Task brief: Would you reproduce, without any alteration, the lines from the opening line of the entries through the line that has "scientific name: Rodentia" in it?

=== Recorded information ===

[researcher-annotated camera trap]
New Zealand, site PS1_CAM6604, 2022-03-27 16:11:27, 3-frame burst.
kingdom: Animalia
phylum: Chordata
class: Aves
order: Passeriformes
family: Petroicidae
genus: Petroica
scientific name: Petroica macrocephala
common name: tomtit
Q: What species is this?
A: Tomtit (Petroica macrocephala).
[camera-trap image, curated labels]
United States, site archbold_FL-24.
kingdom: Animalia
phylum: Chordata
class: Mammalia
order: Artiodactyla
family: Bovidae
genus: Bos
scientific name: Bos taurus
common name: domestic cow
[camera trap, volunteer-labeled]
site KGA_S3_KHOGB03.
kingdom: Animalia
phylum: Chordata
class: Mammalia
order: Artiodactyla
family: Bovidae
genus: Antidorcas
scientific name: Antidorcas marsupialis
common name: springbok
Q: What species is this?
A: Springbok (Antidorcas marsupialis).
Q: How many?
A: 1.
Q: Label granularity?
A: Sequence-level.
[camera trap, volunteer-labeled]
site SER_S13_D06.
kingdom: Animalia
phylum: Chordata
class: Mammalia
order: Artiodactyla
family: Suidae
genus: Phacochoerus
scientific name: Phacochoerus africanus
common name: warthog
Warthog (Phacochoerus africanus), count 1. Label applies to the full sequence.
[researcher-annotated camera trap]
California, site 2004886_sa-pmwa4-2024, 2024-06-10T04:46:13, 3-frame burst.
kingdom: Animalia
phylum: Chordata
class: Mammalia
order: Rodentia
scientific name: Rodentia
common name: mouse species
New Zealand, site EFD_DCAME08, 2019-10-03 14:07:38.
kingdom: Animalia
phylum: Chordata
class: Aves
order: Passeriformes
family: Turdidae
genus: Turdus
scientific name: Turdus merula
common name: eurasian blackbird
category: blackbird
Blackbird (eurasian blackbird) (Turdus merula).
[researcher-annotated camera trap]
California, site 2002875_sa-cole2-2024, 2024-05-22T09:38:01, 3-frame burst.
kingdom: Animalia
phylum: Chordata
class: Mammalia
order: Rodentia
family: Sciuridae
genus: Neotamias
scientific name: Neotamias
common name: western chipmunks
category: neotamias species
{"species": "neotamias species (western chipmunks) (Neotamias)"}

===

Result for this exercise:
[researcher-annotated camera trap]
New Zealand, site PS1_CAM6604, 2022-03-27 16:11:27, 3-frame burst.
kingdom: Animalia
phylum: Chordata
class: Aves
order: Passeriformes
family: Petroicidae
genus: Petroica
scientific name: Petroica macrocephala
common name: tomtit
Q: What species is this?
A: Tomtit (Petroica macrocephala).
[camera-trap image, curated labels]
United States, site archbold_FL-24.
kingdom: Animalia
phylum: Chordata
class: Mammalia
order: Artiodactyla
family: Bovidae
genus: Bos
scientific name: Bos taurus
common name: domestic cow
[camera trap, volunteer-labeled]
site KGA_S3_KHOGB03.
kingdom: Animalia
phylum: Chordata
class: Mammalia
order: Artiodactyla
family: Bovidae
genus: Antidorcas
scientific name: Antidorcas marsupialis
common name: springbok
Q: What species is this?
A: Springbok (Antidorcas marsupialis).
Q: How many?
A: 1.
Q: Label granularity?
A: Sequence-level.
[camera trap, volunteer-labeled]
site SER_S13_D06.
kingdom: Animalia
phylum: Chordata
class: Mammalia
order: Artiodactyla
family: Suidae
genus: Phacochoerus
scientific name: Phacochoerus africanus
common name: warthog
Warthog (Phacochoerus africanus), count 1. Label applies to the full sequence.
[researcher-annotated camera trap]
California, site 2004886_sa-pmwa4-2024, 2024-06-10T04:46:13, 3-frame burst.
kingdom: Animalia
phylum: Chordata
class: Mammalia
order: Rodentia
scientific name: Rodentia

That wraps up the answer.